Es ist sehr interessant, dass einige Sprachen nach so einem System aufgebaut wurden, das der Regel der Sangbarkeit folgt. Diese zauberhafte Eigenschaft heißt Vokalharmonie, die eine angemessene bzw. erwünschte Klangfarbe schafft. Solche Vokalangleichungsprozesse trifft man vor allem in finno-ugrischen und Turksprachen. Zu den Vorteilen des rezeptiv beobachteten Phänomens gehört auch die Vereinfachung der Produktionsvorgänge der Artikulationsbasis des Sprechenden bzw. Lernenden. Von Artikulierung der Worte in Sprachen (als einer verbalen Komponente) ausgegangen, folgt die Intonation bzw. Melodie (Akzentologie), noch einfacher die Stimme (als non-verbaler Komponente). Es wäre unvernünftig, zu sagen, dass sie nur eine schmückende Rolle für das menschliche Ohr spielen. Natürlich gibt es rein linguistische Funktionen dazu, wie die Erweiterung der Bedeutungen, des Wortschatzes, daraus folgt die Klassifizierung nach Intonationssprachen und Tonsprachen … In den meisten uns bekannten westlichen Sprachen lässt sich aber von einer einprägsamen Wirkung der Sprachmelodie wie Stimmung und Färbung sprechen. Im Fall der Sprachen, die sich nicht mit Vokalharmonie, Melodie oder anderen besonderen phonetischen Erscheinungen wie z. B. Nasalität (was von manchen auch als schön empfunden werden könnte) auszeichnen, spricht man über ihre relative Einfachheit, Kürze u. ä., was sich besser in Metrik bringen lässt.

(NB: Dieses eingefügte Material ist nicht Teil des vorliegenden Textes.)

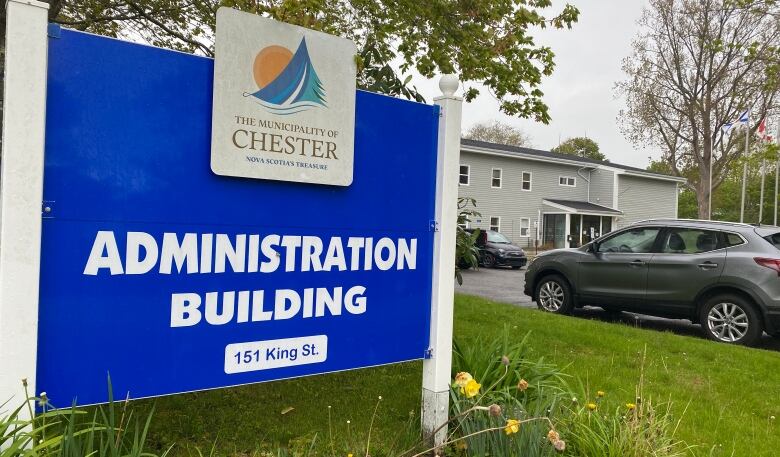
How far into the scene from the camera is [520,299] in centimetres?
1236

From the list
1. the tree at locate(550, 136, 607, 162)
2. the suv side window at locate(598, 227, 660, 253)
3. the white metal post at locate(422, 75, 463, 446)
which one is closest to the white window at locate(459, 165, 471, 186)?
the suv side window at locate(598, 227, 660, 253)

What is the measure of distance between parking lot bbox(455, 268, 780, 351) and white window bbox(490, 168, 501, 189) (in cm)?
1167

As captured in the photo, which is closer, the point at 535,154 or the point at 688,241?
the point at 688,241

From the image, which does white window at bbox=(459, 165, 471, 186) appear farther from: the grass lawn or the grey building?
the grass lawn

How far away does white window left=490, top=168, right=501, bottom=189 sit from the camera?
32.0 m

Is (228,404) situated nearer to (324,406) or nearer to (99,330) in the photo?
(324,406)

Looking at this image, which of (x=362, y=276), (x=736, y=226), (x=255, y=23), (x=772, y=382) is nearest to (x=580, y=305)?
(x=736, y=226)

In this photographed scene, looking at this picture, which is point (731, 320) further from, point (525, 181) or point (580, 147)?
point (580, 147)

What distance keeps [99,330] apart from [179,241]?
468mm

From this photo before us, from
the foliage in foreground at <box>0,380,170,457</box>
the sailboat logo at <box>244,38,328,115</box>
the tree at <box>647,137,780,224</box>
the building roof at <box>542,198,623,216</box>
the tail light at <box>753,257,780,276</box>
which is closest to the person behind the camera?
the foliage in foreground at <box>0,380,170,457</box>

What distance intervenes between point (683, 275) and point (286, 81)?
712cm

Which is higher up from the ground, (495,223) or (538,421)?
(495,223)

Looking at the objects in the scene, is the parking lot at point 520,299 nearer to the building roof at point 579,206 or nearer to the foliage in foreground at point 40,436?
the foliage in foreground at point 40,436

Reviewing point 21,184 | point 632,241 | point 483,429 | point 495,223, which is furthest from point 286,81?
point 495,223
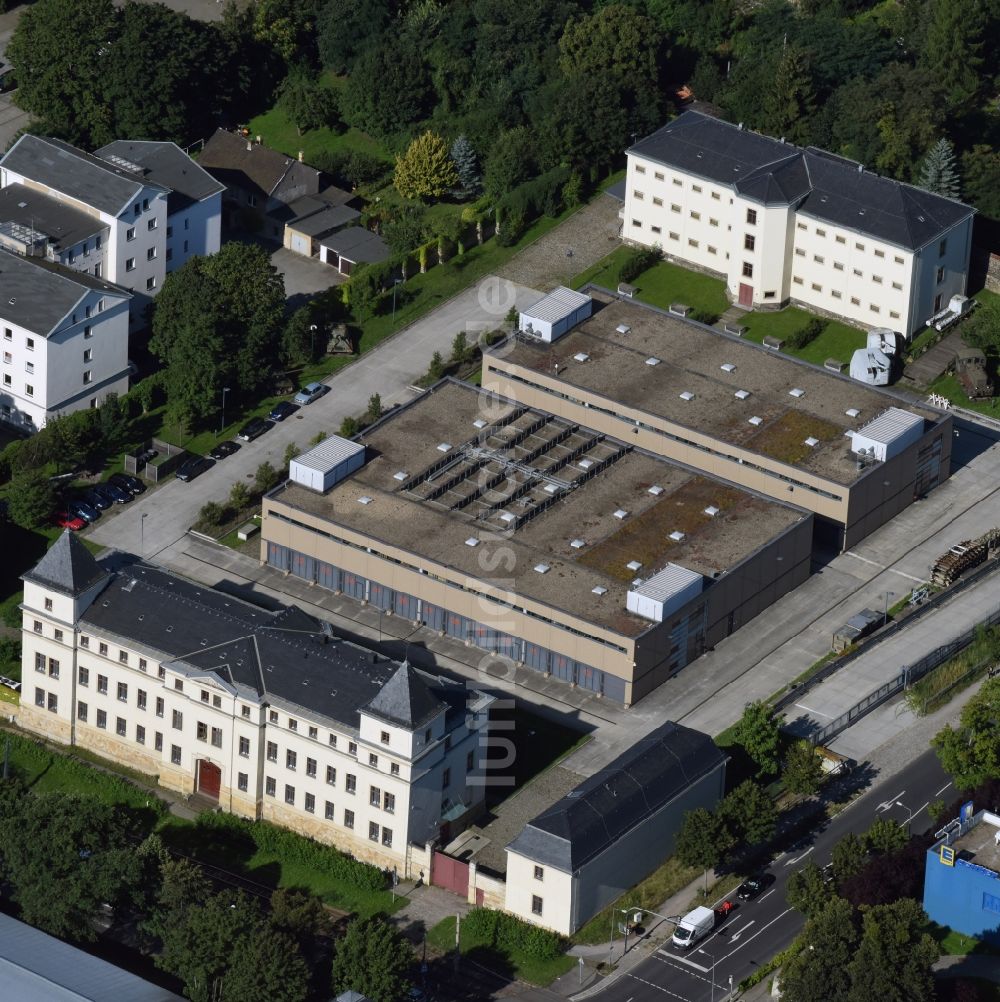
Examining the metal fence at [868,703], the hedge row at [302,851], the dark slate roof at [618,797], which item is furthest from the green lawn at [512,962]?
the metal fence at [868,703]

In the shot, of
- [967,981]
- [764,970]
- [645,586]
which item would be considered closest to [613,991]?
[764,970]

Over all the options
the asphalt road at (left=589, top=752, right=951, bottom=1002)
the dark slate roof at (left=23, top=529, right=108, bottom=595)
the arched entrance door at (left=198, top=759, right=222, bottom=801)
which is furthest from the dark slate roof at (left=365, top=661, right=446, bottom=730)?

Da das Sprachenlernen und die Wahrnehmung (das heißt die Schönheit bzw. Musikalität) von Sprache Geschmacksachen sind, steigt dabei die Bedeutung der Lehrenden als Vermittler, als metaphorische Brücke zwischen zwei Kulturen und Wirklichkeiten, als ob nur sie Ahnung, Richtigkeits-, Reinheits-, Wohllauts- und Schönheitsgefühle derjenigen Sprache erworben hätten. Je fließender die oberflächliche, subjektive Empfindung der sprachlichen Musikalität ist, desto flexibler muss der Übersetzende sein, um z. B. den Verlust von Romantik und Geschmeidigkeit einiger romanischer Sprachen durch die Ausdrucksstärke des Deutschen (in der Form der Komposita) zu kompensieren … oder zu versuchen, die Wohllautung und Eleganz zumindest durch die deutschen Varietäten und Dialekte zu erreichen. Die letzte Instanz ist aber stets unser Herz und unser Gefühl, was wieder extreme Subjektivität mit sich bringt. Wer diesen folgt, kommt nie aus dem Takt.

Literatur:

Manfred Bierwisch: »Musik und Sprache. Überlegungen zu ihrer Struktur und Funktionsweise«. In: Eberhardt Klemm (Hrsg.): »Jahrbuch Peters, 1. Jg, 1978«. Leipzig: Edition Peters 1979. S. 9–102.

Christian Grüny (Hrsg.): »Musik und Sprache: Dimensionen eines Schwierigen Verhältnisses«. Weilerswist: Velbrück Wissenschaft, 2012.